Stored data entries
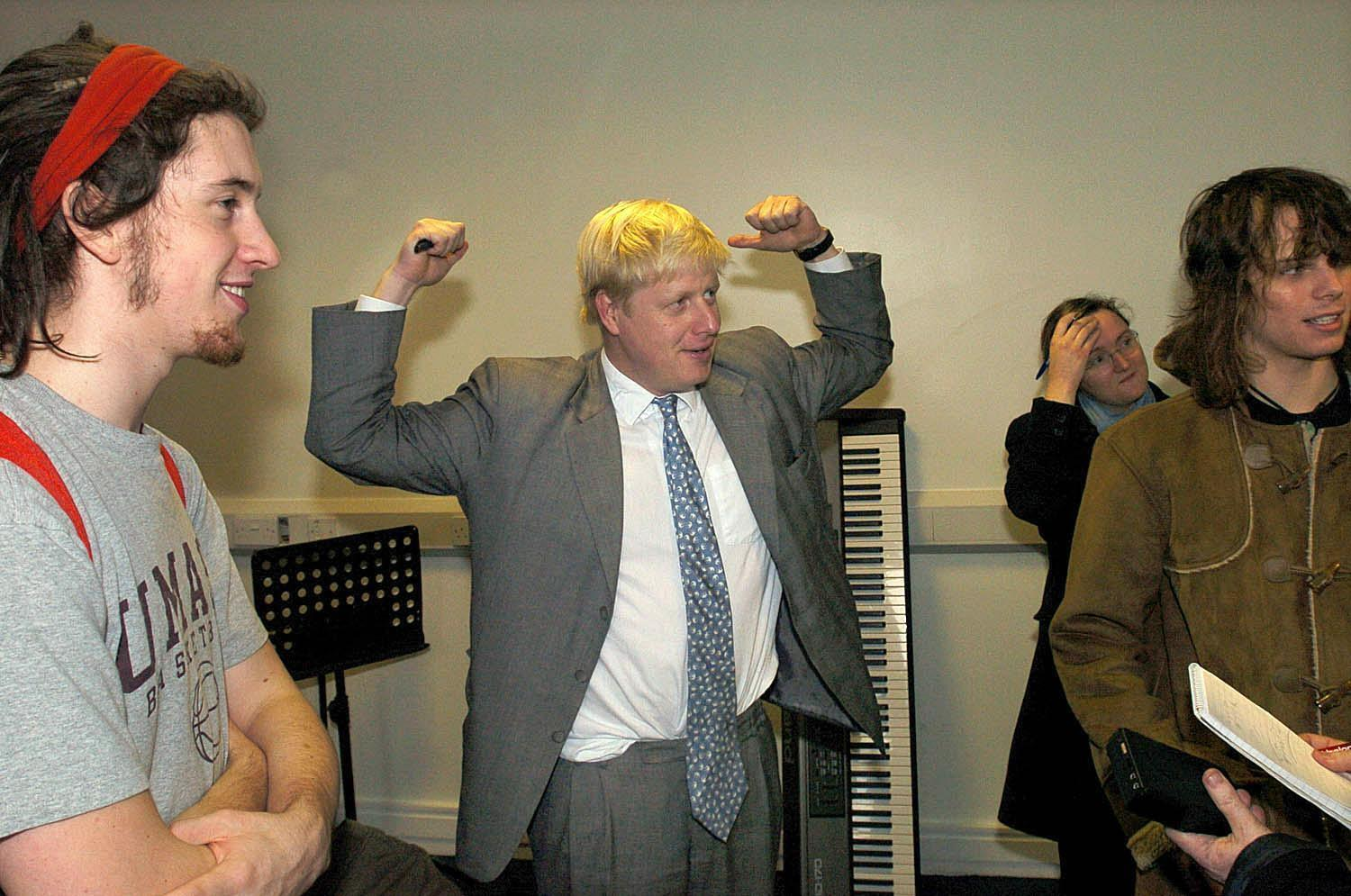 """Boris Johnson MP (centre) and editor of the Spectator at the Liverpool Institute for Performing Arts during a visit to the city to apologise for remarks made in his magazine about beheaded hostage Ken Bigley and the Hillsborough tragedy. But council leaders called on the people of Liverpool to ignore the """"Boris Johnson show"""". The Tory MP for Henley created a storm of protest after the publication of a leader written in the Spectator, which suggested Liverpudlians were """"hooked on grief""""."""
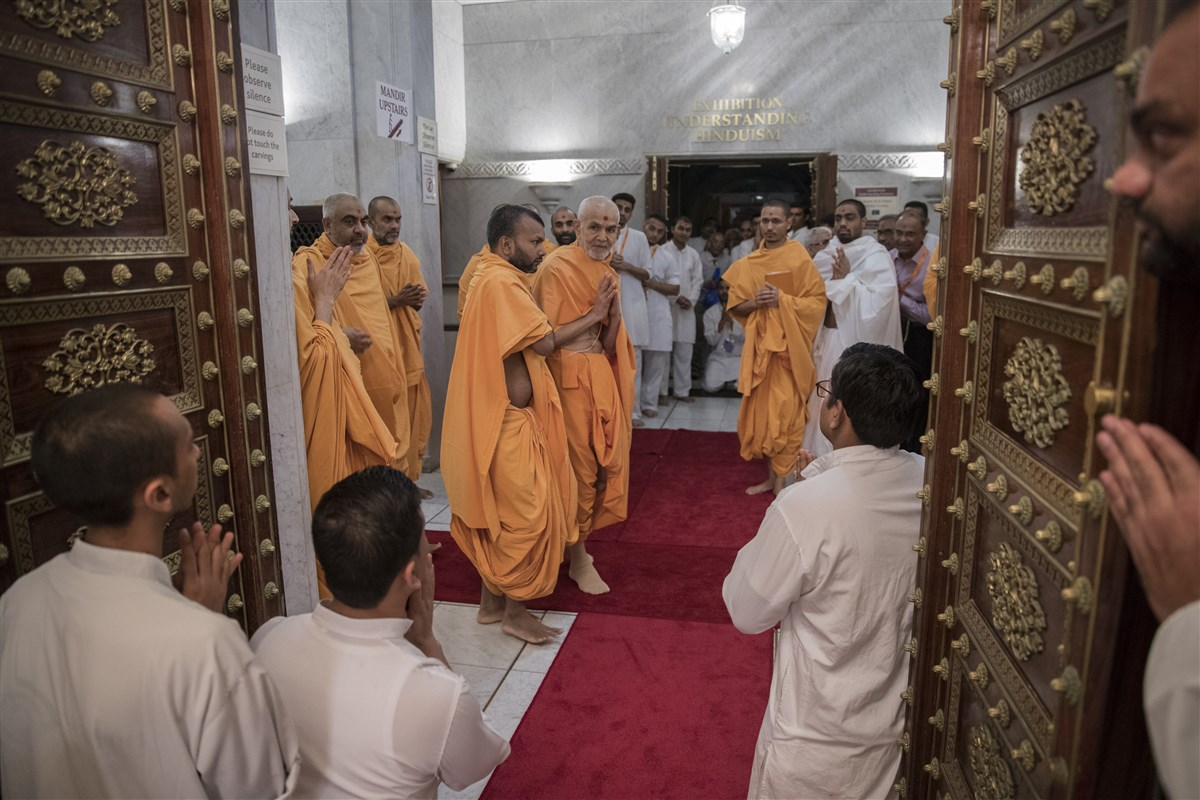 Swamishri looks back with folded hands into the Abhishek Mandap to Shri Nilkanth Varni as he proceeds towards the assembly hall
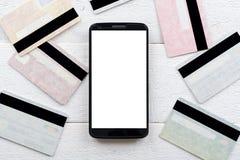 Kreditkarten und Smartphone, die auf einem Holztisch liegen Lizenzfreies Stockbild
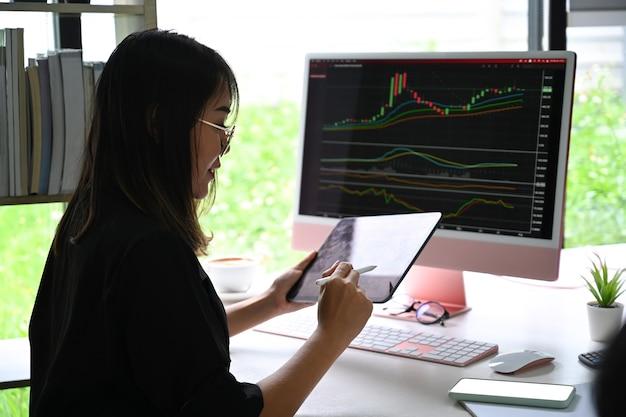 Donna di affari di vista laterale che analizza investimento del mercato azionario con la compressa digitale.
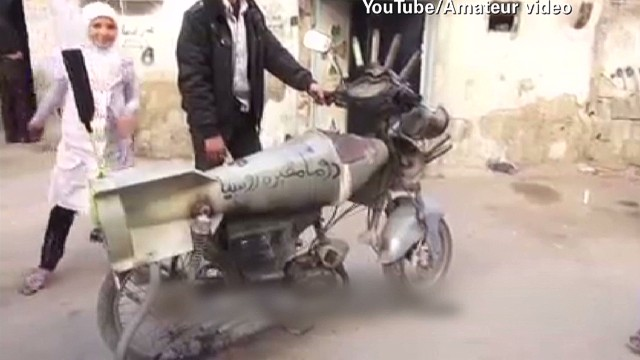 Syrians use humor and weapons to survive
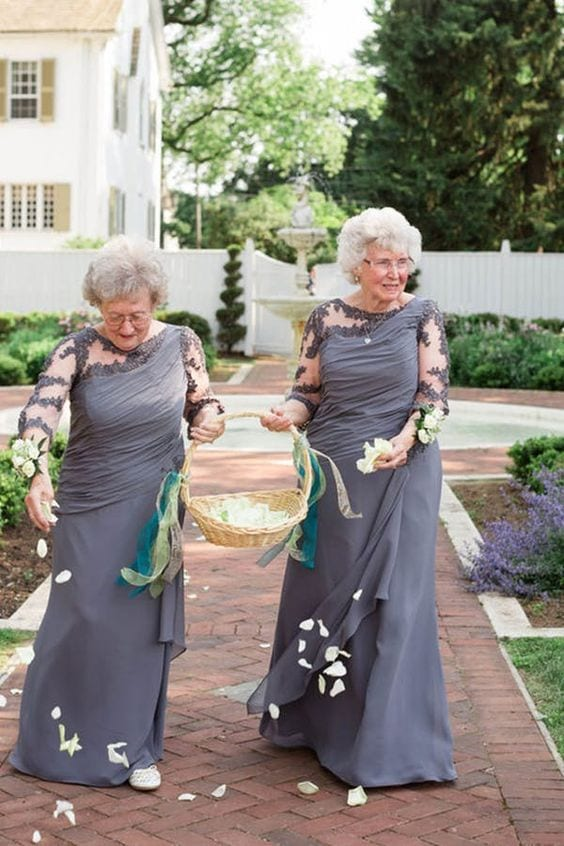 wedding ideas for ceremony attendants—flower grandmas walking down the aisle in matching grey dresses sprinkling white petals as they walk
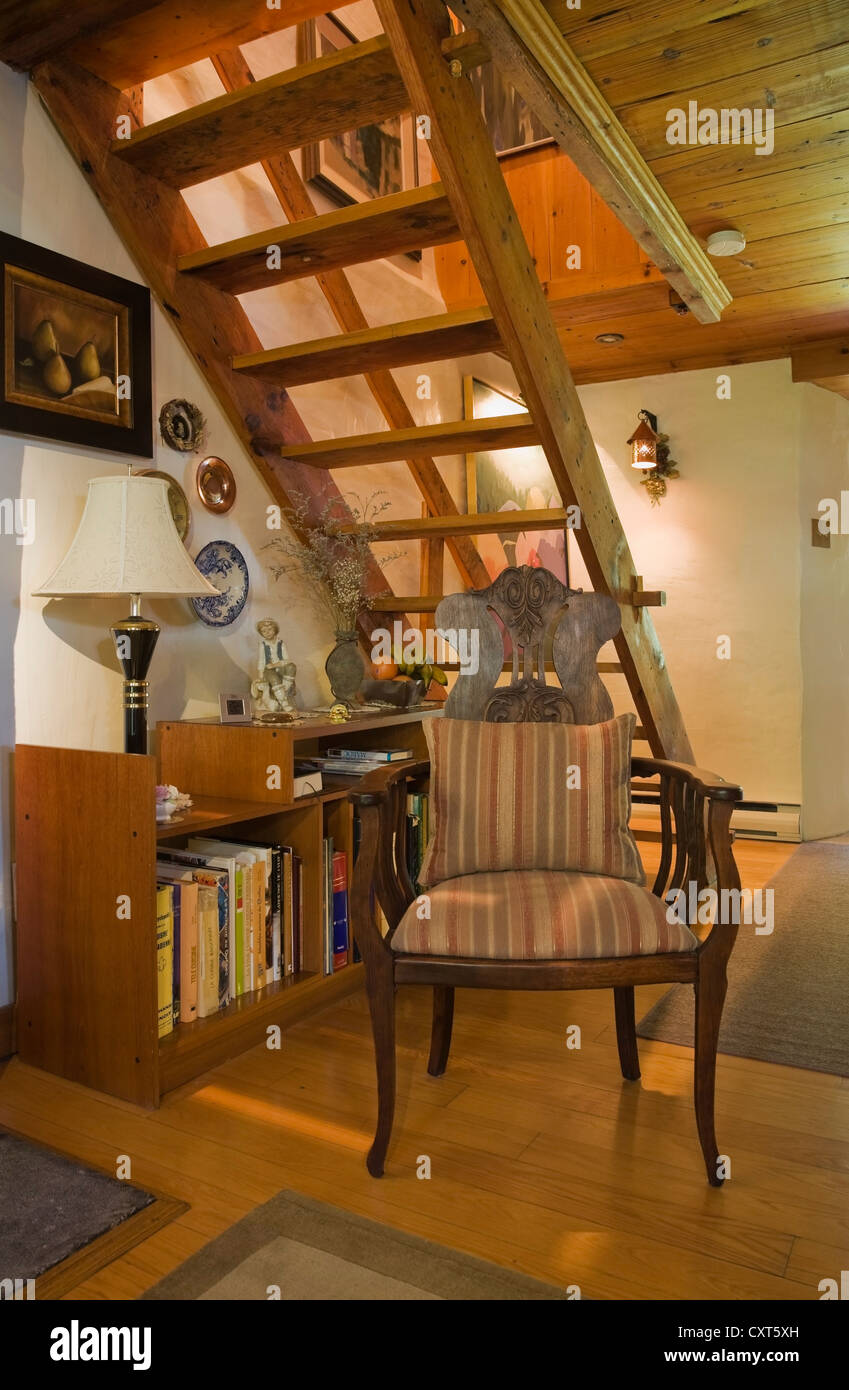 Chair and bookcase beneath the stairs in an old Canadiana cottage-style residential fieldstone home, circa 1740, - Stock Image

> _What you should do_
Repeat, exactly and in full, every entry in the data, but not the pictures.

> _Response to this exercise_
 """Boris Johnson MP (centre) and editor of the Spectator at the Liverpool Institute for Performing Arts during a visit to the city to apologise for remarks made in his magazine about beheaded hostage Ken Bigley and the Hillsborough tragedy. But council leaders called on the people of Liverpool to ignore the """"Boris Johnson show"""". The Tory MP for Henley created a storm of protest after the publication of a leader written in the Spectator, which suggested Liverpudlians were """"hooked on grief""""."""
 Swamishri looks back with folded hands into the Abhishek Mandap to Shri Nilkanth Varni as he proceeds towards the assembly hall
 Kreditkarten und Smartphone, die auf einem Holztisch liegen Lizenzfreies Stockbild
 Donna di affari di vista laterale che analizza investimento del mercato azionario con la compressa digitale.
 Syrians use humor and weapons to survive
 wedding ideas for ceremony attendants—flower grandmas walking down the aisle in matching grey dresses sprinkling white petals as they walk
 Chair and bookcase beneath the stairs in an old Canadiana cottage-style residential fieldstone home, circa 1740, - Stock Image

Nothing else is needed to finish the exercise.